On January 11, Gatsalov filed an official complaint with the authorities about the death threats. The Muslim cleric stated that “there is no radicalization in the republic, but the fight with Islam still goes on. No one has investigated the killings of my deputies and so on” (Kavpolit.com, January 8). Thus, the republican mufti admitted that some forces in North Ossetia are trying to hold back the development of Islam in the republic. The website that launched the attack on the mufti published materials aimed at undermining his reputation. In particular, they accused him of being a Wahhabi, admiring the ousted Yevteyev, being friends with jihadists, embezzling funds, etc. (Kavkazpress.ru, January 12). In reality, the material against Gatsalov published by the controversial website only indicates that its authors have nothing significant that would allow them to launch criminal investigation against him and undermine his reputation among the Muslims of republic.

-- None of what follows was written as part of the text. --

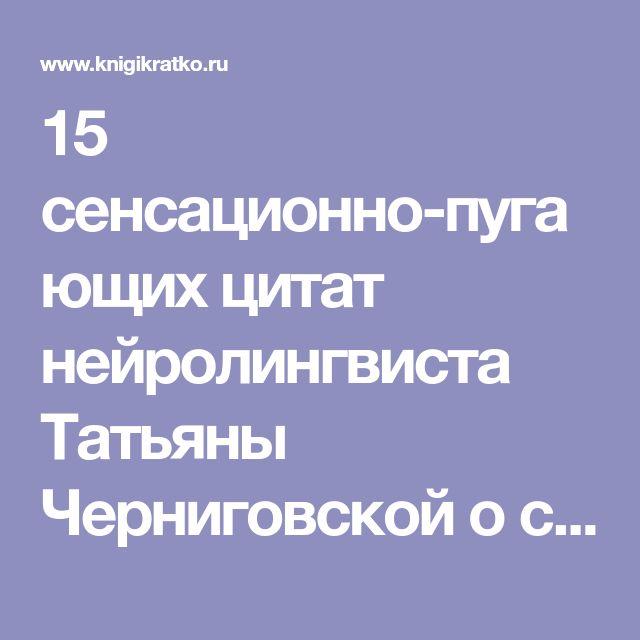 15 сенсационно-пугающих цитат нейролингвиста Татьяны Черниговской о сюрпризах мозга, подсознания и психики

It is hard to predict how the attacks by anonymous forces in the republican government against Gatsalov will end, but the story indicates who is behind the murders of Muslim clerics in the North Caucasus: indeed, not all of the murders of Muslim clerics should be attributed to the militants, because the security services sometimes operate under the guise of militants, especially when they want to eliminate unwanted individuals.